I assume you impose measurement invariance over the time points. You can then fix the factor mean at time 1 to zero (this is needed to set the metric of the factor) which means that the factor mean at time 2 expresses the difference.
Hello, Thank you, the above description makes sense for latent variables, when measurement invariance is imposed and time 1 factor mean is fixed to 0. If possible, I'd like to get clarification on how Mplus treats an autoregressive model versus a latent change score model, for an observed variable.
The reason is because I ran two models, an autoregressor model and latent difference score model, both yielded identical values.
MODEL 1 (autoregressor approach) XTime2 on Xtime1 AT1 BT1 CT1; (X variables are observed. A B C are three latent variables at time 1)

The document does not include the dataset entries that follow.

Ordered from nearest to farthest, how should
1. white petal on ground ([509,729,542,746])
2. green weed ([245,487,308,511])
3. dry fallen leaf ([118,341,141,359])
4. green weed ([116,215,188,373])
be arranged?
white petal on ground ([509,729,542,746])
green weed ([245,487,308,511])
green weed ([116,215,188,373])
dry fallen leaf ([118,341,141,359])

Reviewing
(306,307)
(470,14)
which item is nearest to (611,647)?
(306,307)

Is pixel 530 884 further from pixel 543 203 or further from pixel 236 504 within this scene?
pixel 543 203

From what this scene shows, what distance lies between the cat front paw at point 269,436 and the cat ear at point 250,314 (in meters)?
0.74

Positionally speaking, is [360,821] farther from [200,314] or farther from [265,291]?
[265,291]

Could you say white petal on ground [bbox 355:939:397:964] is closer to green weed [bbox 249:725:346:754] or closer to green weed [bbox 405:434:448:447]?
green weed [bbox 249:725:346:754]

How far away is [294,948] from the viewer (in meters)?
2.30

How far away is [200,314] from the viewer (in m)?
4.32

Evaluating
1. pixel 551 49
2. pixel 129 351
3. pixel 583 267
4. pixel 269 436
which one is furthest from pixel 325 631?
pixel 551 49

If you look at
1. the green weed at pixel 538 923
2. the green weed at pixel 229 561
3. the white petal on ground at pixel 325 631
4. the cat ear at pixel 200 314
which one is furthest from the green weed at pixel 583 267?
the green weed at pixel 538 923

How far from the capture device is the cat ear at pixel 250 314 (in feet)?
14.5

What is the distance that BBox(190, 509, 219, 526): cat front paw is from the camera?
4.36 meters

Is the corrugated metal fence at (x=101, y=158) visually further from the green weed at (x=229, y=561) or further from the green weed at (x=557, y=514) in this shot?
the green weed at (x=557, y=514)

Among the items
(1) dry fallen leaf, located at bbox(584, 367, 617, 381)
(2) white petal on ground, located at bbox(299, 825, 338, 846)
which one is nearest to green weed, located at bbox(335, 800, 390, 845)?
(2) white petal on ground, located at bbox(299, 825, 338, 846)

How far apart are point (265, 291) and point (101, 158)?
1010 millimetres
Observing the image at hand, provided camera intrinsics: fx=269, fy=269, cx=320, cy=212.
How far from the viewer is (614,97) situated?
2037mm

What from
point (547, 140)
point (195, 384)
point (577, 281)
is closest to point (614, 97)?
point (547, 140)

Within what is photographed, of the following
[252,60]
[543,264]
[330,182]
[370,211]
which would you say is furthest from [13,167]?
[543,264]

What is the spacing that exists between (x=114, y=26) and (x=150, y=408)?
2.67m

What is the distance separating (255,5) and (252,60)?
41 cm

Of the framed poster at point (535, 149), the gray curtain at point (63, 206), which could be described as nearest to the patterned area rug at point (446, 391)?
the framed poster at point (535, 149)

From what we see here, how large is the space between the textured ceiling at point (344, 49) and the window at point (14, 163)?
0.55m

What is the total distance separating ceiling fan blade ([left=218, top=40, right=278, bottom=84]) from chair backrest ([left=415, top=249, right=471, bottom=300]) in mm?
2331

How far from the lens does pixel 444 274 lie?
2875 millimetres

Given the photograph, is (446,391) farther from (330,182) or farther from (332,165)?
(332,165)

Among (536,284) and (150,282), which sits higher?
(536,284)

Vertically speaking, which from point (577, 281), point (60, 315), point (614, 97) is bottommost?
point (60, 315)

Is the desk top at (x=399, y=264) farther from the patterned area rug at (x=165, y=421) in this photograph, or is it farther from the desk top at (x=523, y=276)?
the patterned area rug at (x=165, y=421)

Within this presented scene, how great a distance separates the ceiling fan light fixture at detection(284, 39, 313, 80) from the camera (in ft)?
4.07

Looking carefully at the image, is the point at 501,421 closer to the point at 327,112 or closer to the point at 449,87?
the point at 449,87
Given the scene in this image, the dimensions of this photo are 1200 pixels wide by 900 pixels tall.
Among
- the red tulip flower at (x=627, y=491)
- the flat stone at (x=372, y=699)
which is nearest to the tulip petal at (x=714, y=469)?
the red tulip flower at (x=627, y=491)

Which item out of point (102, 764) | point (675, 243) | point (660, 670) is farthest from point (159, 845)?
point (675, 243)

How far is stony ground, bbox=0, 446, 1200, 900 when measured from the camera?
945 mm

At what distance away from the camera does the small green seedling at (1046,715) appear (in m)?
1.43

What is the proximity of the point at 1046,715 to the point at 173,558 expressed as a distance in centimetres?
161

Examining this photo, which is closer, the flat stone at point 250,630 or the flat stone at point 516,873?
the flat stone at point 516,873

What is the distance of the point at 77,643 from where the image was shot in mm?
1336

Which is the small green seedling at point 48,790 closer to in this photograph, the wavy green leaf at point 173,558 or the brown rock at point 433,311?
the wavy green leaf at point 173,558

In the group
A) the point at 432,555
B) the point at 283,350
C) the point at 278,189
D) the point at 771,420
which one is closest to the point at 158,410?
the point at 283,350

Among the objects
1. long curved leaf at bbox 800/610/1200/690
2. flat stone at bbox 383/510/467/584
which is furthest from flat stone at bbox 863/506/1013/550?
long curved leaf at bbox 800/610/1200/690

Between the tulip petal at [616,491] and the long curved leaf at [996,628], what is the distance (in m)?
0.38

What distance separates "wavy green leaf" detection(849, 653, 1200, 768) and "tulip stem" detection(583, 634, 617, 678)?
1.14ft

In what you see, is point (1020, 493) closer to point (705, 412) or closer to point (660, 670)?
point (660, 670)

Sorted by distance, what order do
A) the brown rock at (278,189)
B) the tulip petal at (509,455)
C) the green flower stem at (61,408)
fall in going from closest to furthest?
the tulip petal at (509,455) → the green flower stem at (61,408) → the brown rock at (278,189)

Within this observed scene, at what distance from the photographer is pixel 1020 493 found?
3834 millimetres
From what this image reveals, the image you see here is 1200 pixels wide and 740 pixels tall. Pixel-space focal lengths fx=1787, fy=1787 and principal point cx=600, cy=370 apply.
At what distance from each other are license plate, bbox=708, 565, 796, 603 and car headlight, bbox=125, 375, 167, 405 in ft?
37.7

MODEL 2 (LDS approach) XTime2 on XTime1@1; Xdiff by XTime2@1; Xdiff on XTime1*; XTime1*; XTime2@0; Xdiff*; Xdiff on AT1 BT1 CT1
Both models yield identical values. My confusion comes from reading articles that say that autoregressive modeling evaluates inter-individual changes, whereas LDS modeling is a better approach because it evaluates both inter- and intra-individual differences. This description doesn't hold if both models are identical in Mplus. So I wonder how Mplus treats an autoregressive model, even for an observed variable (so I haven't fixed the mean to zero or imposed measurement invariance). Any insight on this is greatly appreciated!